November 2, 2018 ? Few developments will prove more impactful to the global technology M&A landscape than IBM’s October 28th announcement. From its Armonk, NY headquarters, IBM announced its acquisition of Linux specialist Red Hat in a blockbuster $34 billion transaction. Beyond the deal’s obvious size importance, the transaction provides valuable insight on the current state of the technology M&A environment and serves as a case study on how bankers are generating value for clients. With this, IBM CEO Ginni Rometty, has made her bet on her legacy.
The deal is first worth noting for its size. The ~$34 billion implied enterprise value IBM will pay for Red Hat, equating to $190 per share, ranks the transaction as the third-largest in U.S. tech history, IBM’s largest deal ever, and the largest ever acquisition of a software company. Only 2016’s $67 billion Dell-EMC merger and 2000’s $41 billion JDS Uniphase’s-SDL acquisition register as larger U.S. tech deals.

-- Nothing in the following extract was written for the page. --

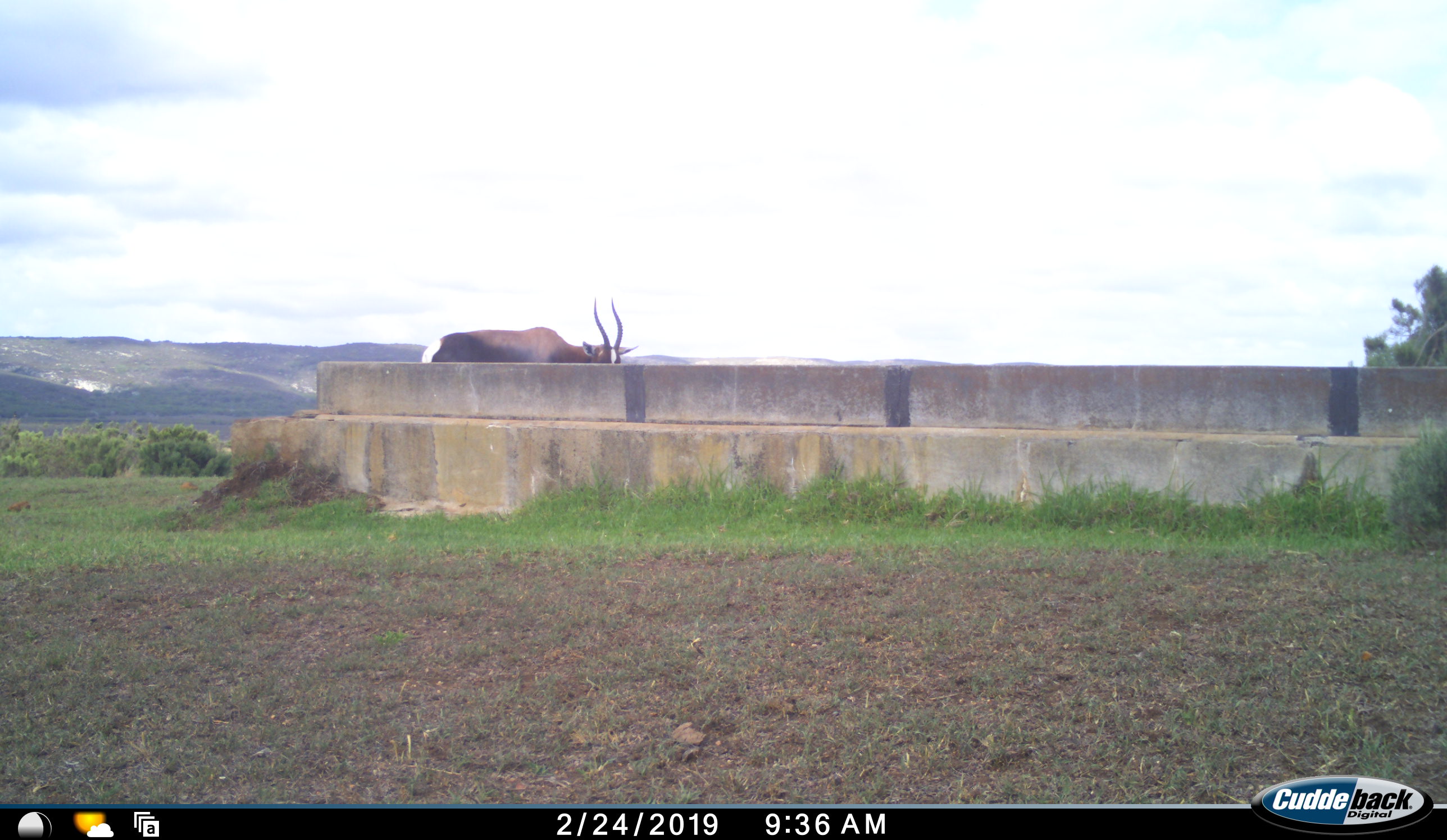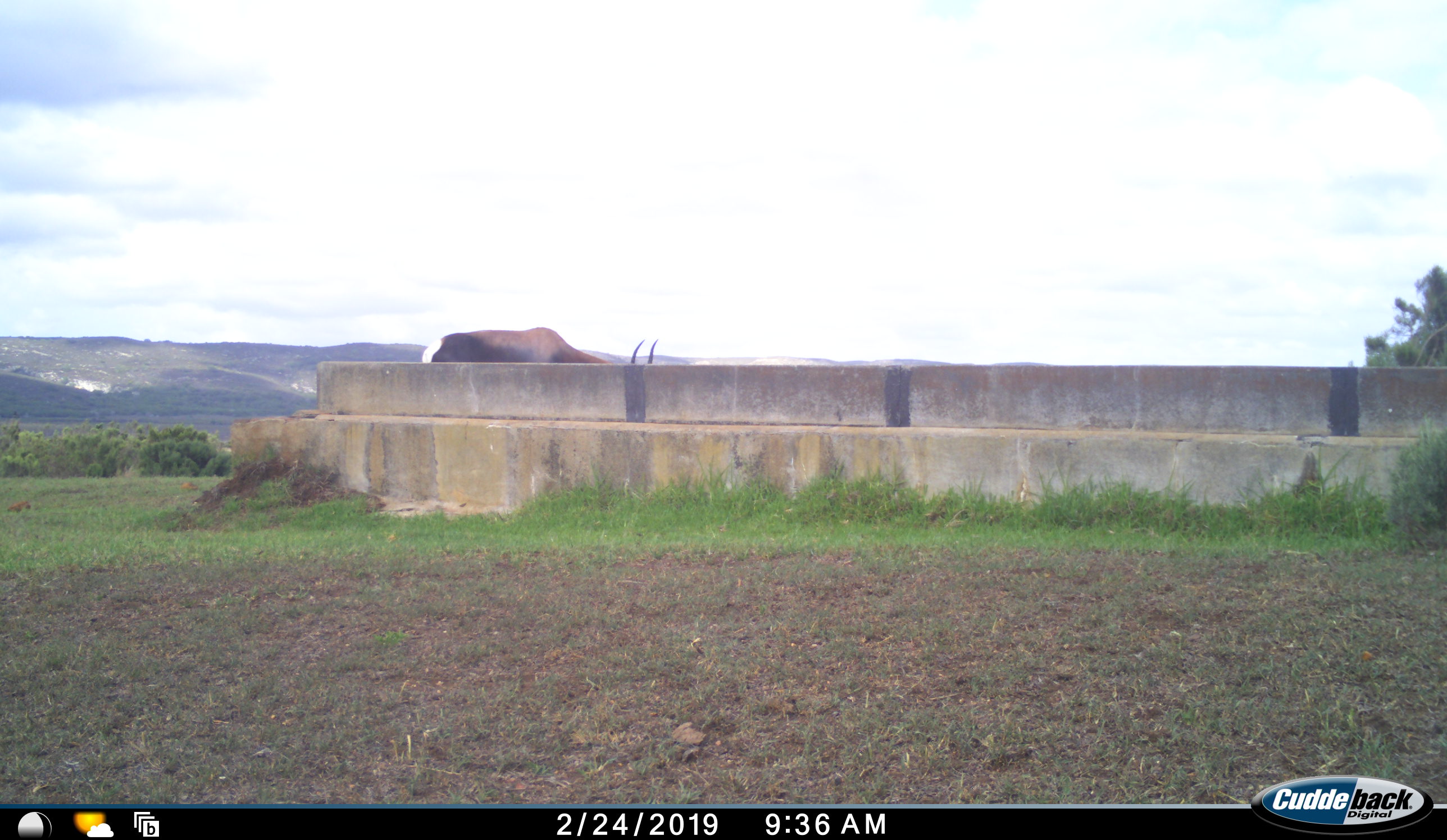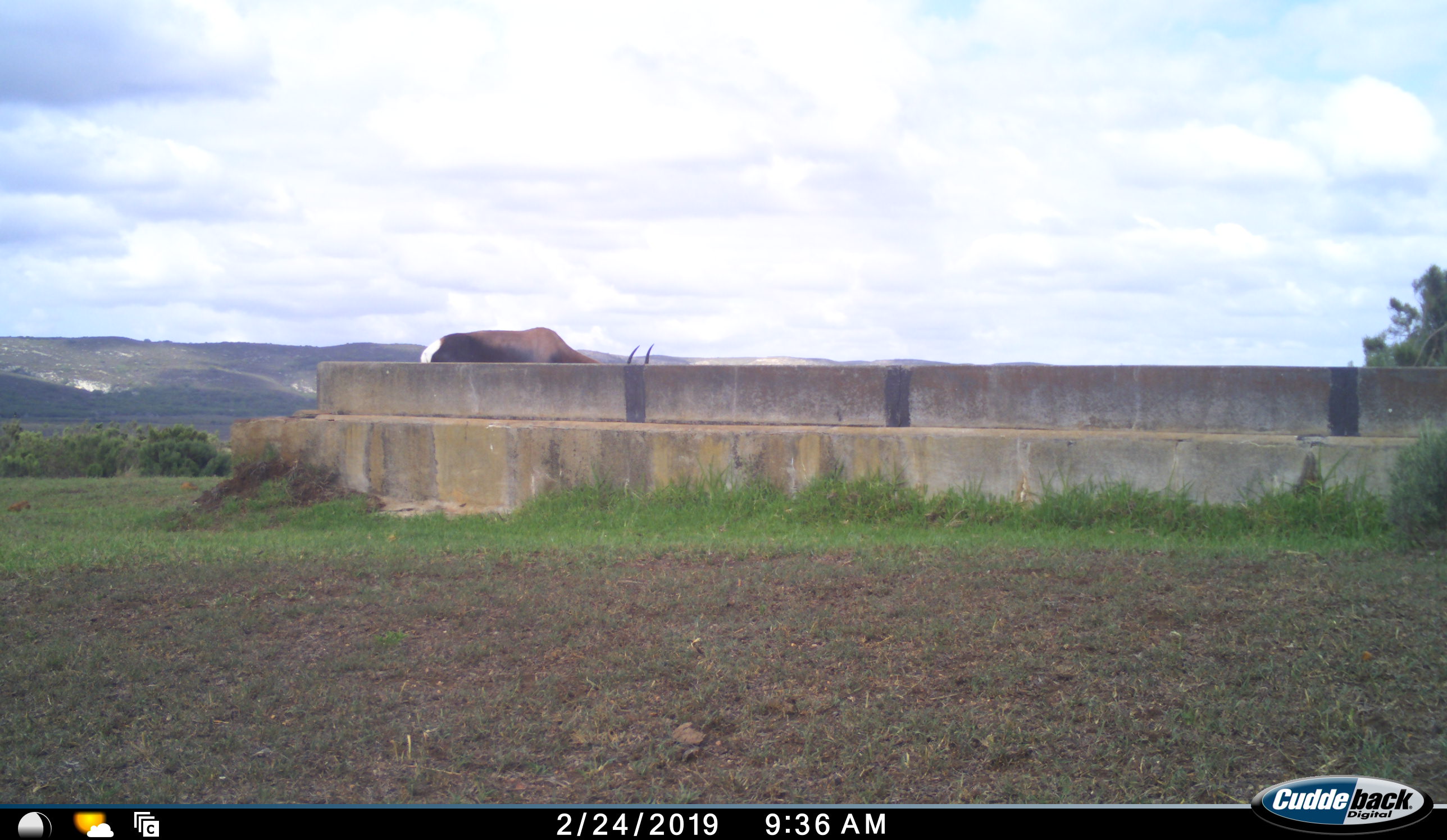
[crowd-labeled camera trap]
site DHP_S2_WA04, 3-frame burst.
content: unidentified animal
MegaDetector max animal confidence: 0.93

As a banker evaluating this from IBM’s perspective, Red Hat fits neatly into their shift away from servers and mainframes and towards recurring revenue software and service offerings. Red Hat was founded in 1993 and profitably generated $2.4 billion in revenue last year by charging fees for quality control, tools, and technical support surrounding open-source Linux software. With Linux serving as the preferred operating system for cloud computing, IBM sees the combination of the two companies as bolstering its joint standing in the corporate cloud market. Red Hat will operate as a “distinct unit” within IBM’s cloud team and will make IBM the world’s “#1 hybrid cloud provider,” according to Rometty. For the new IBM, the potential is huge. As of today, according to Rometty, 80% of business workflows have no yet transitioned to the cloud. In the acquisition press release, IBM marks itself as “the #1 hybrid cloud provider in an emerging $1 trillion growth market” as a result of the transaction.

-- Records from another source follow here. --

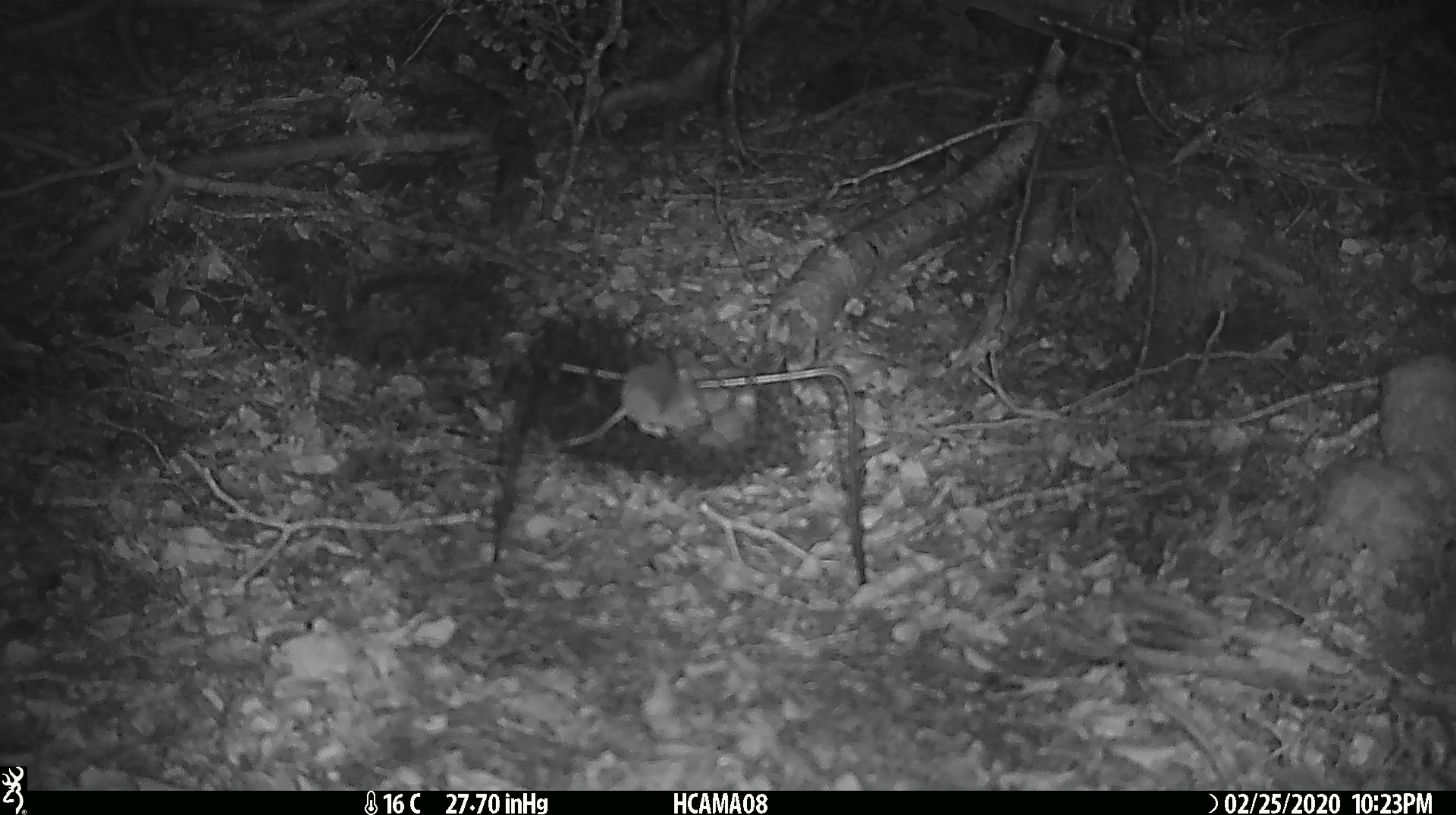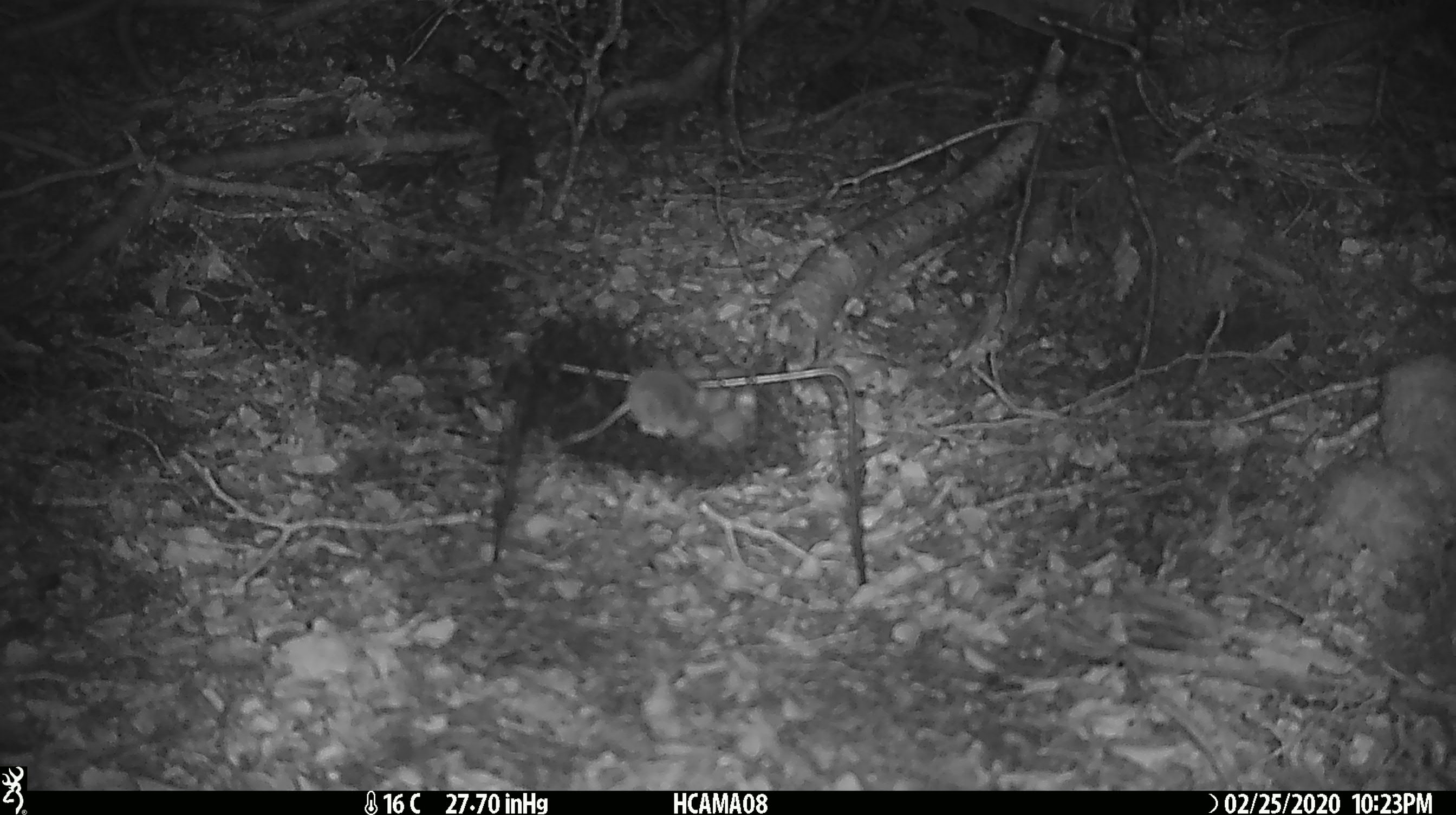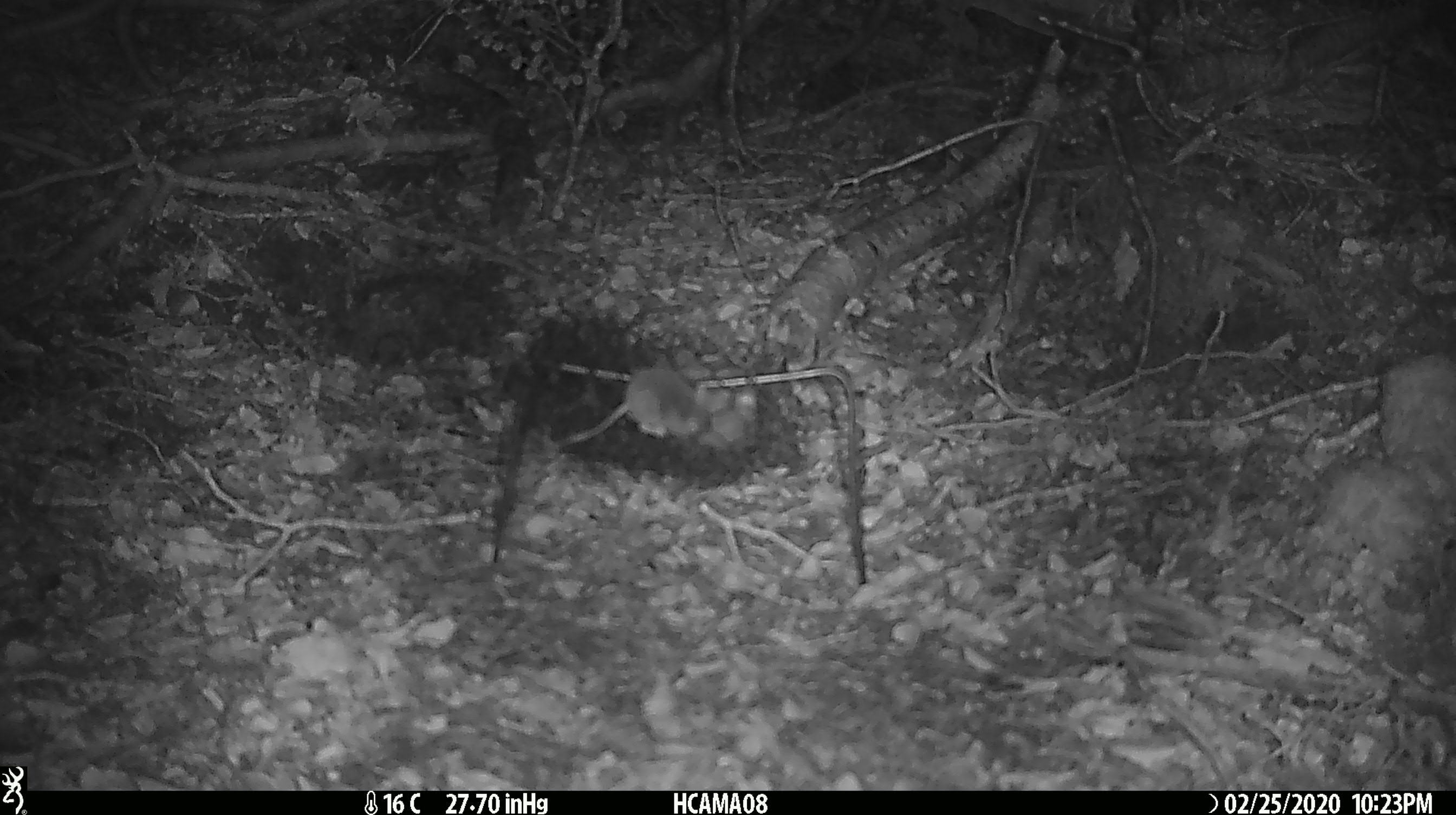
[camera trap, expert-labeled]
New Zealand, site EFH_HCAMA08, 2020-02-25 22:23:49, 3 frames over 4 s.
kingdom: Animalia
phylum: Chordata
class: Mammalia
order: Rodentia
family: Muridae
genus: Mus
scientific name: Mus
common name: mouse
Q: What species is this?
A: Mouse (Mus).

From Red Hat’s perspective, the deal comes at an opportune time with the tech industry betting on open source software in a big way recently. Microsoft recently completed its $7.5 billion acquisition of GitHub, the software collaboration juggernaut and joined the Open Invention Network to help the open source movement protect itself from patent attacks. Meanwhile, salesforce.com and Cloudera placed their bets on the open source space with their $6.8 billion acquisition of MuleSoft and $2.1 billion acquisition of Hortonworks, respectively. Harnessing this momentum, Red Hat was able to command 9.4x next twelve month revenue and 34.0x next twelve months EBITDA multiples. The $190 per share price tag IBM is paying represents a ~62% premium to where shares finished on Friday, October 26.
For both IBM and Red Hat the transaction appears valuable in multiple respects. With global technology M&A trending for an approximately 50% year-over-year increase in 2018, companies are turning to bankers in near-unprecedented numbers to harness prevailing market forces and extract maximum value. This is a good deal for both sides. On a personal note, I am happy for Jim Whitehurst, my former classmate and CEO of Red Hat.